* Begin *
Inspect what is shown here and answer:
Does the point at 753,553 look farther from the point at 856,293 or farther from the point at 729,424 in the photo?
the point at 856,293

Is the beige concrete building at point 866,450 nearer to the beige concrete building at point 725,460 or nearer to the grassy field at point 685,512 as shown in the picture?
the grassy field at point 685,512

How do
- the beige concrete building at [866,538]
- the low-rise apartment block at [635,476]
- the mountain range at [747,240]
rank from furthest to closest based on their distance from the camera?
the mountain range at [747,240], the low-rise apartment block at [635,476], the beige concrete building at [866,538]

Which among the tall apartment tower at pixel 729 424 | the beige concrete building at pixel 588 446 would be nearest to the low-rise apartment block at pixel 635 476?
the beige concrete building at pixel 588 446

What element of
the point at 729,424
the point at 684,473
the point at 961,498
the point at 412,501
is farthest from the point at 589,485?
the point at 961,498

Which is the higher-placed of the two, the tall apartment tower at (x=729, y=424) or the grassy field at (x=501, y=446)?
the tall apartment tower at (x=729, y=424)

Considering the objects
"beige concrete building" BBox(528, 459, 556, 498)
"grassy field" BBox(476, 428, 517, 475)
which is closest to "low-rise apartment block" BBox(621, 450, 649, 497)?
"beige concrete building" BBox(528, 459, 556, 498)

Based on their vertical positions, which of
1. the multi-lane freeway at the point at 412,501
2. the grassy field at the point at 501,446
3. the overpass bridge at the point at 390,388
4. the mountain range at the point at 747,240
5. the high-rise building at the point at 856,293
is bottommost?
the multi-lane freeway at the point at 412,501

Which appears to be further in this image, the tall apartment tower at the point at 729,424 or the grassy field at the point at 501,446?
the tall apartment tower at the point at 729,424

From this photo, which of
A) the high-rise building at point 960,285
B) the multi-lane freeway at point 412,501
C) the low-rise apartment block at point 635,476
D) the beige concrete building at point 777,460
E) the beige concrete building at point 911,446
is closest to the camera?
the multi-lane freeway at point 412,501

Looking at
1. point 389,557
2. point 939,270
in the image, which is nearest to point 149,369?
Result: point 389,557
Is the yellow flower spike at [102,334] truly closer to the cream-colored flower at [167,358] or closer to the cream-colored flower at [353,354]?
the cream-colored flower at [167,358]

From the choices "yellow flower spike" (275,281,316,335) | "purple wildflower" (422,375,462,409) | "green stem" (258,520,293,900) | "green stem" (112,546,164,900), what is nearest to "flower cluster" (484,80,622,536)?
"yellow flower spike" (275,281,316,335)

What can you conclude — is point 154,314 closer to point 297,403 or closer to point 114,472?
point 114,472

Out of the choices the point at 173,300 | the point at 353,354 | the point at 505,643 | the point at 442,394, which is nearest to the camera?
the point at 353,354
* End *
• _Description of the task_:
Please copy out, word for word, the lines of the records from the line with "From this photo, which of" up to and including the line with "is closest to the camera?".

• _Response_:
From this photo, which of
A) the high-rise building at point 960,285
B) the multi-lane freeway at point 412,501
C) the low-rise apartment block at point 635,476
D) the beige concrete building at point 777,460
E) the beige concrete building at point 911,446
is closest to the camera?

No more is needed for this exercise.